Они еще топчутся, вцепившись друг в друга, под какую-то дикую музыку молодежи в толпе танцующих, у него на локте висит ее сумочка, далее они лежат последние дни у моря. Но не где весь народ, не где лежаки и зонты — а дальше, пара уходит вдаль, там никого нет, и скоро и эти двое совсем растают в золотом слепящем свете, исчезнут: новый заезд в доме отдыха.

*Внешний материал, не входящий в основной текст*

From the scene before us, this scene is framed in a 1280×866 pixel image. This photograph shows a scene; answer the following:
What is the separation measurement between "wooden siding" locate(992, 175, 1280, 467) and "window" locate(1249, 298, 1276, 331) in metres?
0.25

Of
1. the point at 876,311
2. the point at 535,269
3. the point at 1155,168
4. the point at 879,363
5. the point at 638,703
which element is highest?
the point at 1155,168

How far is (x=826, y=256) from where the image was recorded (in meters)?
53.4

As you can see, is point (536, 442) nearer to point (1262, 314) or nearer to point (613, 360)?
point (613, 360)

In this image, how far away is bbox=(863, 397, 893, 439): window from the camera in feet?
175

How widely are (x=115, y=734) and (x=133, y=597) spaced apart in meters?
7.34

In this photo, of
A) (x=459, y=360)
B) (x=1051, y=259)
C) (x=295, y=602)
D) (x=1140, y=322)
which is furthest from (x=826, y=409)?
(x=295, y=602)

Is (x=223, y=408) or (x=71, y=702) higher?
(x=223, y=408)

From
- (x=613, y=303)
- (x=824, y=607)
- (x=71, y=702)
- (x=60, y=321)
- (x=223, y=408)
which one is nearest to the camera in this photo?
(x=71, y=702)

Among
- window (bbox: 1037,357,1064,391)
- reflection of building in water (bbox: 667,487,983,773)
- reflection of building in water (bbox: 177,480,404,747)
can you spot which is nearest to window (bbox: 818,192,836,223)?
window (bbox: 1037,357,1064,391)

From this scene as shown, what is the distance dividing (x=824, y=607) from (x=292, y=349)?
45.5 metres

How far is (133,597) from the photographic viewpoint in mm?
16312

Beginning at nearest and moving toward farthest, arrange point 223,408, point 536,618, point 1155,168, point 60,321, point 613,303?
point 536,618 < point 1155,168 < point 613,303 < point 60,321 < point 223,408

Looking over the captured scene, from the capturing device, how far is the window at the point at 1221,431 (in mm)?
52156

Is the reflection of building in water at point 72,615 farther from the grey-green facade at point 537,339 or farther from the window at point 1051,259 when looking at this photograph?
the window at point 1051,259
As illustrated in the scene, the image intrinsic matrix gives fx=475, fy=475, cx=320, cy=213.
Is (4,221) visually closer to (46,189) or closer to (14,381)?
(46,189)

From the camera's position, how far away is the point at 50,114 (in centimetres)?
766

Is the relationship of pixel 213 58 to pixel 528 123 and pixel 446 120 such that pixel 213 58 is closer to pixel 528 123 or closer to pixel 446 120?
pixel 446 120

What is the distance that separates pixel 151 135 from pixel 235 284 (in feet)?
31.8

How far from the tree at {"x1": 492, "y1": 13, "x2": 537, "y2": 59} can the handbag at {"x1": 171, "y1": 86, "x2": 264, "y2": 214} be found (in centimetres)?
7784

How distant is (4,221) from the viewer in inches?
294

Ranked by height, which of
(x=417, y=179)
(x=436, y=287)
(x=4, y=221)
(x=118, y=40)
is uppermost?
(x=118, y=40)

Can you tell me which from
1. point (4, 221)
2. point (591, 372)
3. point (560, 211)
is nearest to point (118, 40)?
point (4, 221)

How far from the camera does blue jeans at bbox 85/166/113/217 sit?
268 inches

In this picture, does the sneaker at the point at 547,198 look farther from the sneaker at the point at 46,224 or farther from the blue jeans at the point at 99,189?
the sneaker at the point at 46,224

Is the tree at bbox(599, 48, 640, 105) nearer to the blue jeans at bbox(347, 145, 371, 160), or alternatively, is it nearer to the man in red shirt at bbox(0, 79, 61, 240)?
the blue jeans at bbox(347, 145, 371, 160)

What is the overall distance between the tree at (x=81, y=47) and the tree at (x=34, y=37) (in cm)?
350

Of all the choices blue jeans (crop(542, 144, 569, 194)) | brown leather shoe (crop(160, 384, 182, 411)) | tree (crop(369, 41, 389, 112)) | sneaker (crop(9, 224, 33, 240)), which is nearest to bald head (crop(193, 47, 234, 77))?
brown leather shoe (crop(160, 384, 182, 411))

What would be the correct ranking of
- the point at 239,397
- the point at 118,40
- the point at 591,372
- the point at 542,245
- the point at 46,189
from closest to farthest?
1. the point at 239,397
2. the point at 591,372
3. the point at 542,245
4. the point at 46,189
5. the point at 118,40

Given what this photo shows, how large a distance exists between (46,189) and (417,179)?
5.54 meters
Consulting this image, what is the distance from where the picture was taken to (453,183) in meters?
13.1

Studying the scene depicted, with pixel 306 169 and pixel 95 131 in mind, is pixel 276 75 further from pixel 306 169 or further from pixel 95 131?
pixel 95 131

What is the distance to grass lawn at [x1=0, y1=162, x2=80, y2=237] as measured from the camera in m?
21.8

Их уже нет, на пляже бестолково топчутся новые белые тела, крикливые, ничьи, сами по себе, эгоистические свинюшки, рыла, а нашей чудесной пары тут нет, и Кармен, золотая блондинка, и ее верный муж, Первый дядечка, высокий, жилистый, черный, — они канули в вечность, летят где-то в мерзлой вышине, в разных самолетах домой, в свои места, к своим детям и супругам, в зиму, снег и труд.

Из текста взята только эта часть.